● TASK PROMPT
Copy out, word for word, the stretch of the entries below from the line containing "What is the extent" through the end of the entries, including both ends.

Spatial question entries
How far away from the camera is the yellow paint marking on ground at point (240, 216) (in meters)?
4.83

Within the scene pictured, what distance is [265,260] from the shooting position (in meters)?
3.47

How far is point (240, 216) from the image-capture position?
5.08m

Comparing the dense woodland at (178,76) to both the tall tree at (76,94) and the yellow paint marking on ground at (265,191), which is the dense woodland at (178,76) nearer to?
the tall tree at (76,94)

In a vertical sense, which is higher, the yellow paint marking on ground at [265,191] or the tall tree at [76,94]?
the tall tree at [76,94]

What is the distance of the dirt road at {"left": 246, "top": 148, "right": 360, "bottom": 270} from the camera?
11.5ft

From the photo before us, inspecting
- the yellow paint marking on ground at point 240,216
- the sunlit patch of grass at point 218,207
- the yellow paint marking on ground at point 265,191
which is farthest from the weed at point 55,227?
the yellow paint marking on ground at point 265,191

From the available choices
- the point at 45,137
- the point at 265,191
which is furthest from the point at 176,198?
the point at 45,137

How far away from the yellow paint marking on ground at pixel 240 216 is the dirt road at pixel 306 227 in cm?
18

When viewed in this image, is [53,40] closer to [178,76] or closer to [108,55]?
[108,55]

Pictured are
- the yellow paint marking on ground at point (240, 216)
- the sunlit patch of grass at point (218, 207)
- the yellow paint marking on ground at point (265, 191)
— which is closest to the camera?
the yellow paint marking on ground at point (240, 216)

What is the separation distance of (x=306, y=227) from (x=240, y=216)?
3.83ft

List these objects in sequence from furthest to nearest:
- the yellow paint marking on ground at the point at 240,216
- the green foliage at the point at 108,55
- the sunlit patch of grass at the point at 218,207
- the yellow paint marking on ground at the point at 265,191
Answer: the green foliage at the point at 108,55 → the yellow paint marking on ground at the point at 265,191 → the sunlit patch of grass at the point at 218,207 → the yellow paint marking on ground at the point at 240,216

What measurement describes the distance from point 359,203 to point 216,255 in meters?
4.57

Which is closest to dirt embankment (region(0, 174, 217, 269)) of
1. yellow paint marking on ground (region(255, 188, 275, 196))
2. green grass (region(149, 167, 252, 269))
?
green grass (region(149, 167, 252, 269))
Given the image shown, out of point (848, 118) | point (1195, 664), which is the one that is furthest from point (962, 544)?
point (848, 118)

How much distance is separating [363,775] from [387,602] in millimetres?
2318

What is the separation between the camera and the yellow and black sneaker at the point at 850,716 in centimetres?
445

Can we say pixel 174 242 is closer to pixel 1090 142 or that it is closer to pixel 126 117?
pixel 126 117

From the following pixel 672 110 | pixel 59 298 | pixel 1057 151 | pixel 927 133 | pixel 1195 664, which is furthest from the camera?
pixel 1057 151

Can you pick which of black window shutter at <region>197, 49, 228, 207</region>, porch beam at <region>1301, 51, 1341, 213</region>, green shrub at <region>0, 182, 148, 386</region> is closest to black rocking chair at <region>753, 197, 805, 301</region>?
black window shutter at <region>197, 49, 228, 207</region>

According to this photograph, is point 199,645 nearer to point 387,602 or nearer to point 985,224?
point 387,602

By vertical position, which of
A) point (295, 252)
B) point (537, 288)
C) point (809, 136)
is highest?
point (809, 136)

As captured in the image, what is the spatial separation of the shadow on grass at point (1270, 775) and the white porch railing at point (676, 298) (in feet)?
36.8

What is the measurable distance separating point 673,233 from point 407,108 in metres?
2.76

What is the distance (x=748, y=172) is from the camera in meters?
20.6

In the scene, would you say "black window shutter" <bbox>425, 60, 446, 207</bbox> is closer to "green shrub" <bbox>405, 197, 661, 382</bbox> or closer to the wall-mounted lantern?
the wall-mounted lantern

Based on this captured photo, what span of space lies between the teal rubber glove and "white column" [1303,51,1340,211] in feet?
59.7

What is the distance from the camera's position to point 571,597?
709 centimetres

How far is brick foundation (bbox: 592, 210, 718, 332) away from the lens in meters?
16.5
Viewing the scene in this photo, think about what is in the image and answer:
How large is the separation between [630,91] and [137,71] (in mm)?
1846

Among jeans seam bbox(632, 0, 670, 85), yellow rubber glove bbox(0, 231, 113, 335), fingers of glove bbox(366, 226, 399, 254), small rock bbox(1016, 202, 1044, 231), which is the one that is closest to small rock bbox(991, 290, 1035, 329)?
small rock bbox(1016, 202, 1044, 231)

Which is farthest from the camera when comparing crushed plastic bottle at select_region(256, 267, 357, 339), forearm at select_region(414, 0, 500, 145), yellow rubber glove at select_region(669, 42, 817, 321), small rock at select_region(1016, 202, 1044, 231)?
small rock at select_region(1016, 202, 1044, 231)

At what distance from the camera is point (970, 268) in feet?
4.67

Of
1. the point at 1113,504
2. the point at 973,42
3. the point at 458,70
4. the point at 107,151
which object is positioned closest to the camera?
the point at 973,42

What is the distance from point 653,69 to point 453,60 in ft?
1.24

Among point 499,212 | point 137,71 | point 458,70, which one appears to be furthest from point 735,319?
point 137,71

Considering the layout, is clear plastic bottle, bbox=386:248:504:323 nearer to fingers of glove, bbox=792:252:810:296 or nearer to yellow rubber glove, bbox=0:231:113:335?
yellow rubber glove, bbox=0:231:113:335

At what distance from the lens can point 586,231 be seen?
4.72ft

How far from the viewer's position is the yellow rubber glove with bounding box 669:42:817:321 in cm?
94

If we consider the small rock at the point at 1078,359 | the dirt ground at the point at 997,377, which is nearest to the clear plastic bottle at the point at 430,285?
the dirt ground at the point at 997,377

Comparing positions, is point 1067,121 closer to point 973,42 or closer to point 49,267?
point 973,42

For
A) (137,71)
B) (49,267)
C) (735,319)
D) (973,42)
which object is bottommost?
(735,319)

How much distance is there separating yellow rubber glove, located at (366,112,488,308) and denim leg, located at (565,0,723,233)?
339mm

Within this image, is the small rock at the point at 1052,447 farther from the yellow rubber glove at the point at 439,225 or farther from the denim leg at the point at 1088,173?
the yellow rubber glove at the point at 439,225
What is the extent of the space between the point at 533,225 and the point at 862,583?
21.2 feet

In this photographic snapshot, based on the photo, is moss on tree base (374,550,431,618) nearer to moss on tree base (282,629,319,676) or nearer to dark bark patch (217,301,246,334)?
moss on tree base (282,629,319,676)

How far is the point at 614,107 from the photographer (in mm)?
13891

● WRITTEN ANSWER
What is the extent of the space between the point at 533,225 and the point at 862,583?
21.2 feet

In this photographic snapshot, based on the photo, is moss on tree base (374,550,431,618) nearer to moss on tree base (282,629,319,676) or nearer to dark bark patch (217,301,246,334)?
moss on tree base (282,629,319,676)

How far is the point at 614,107 from the photographer (in mm)?
13891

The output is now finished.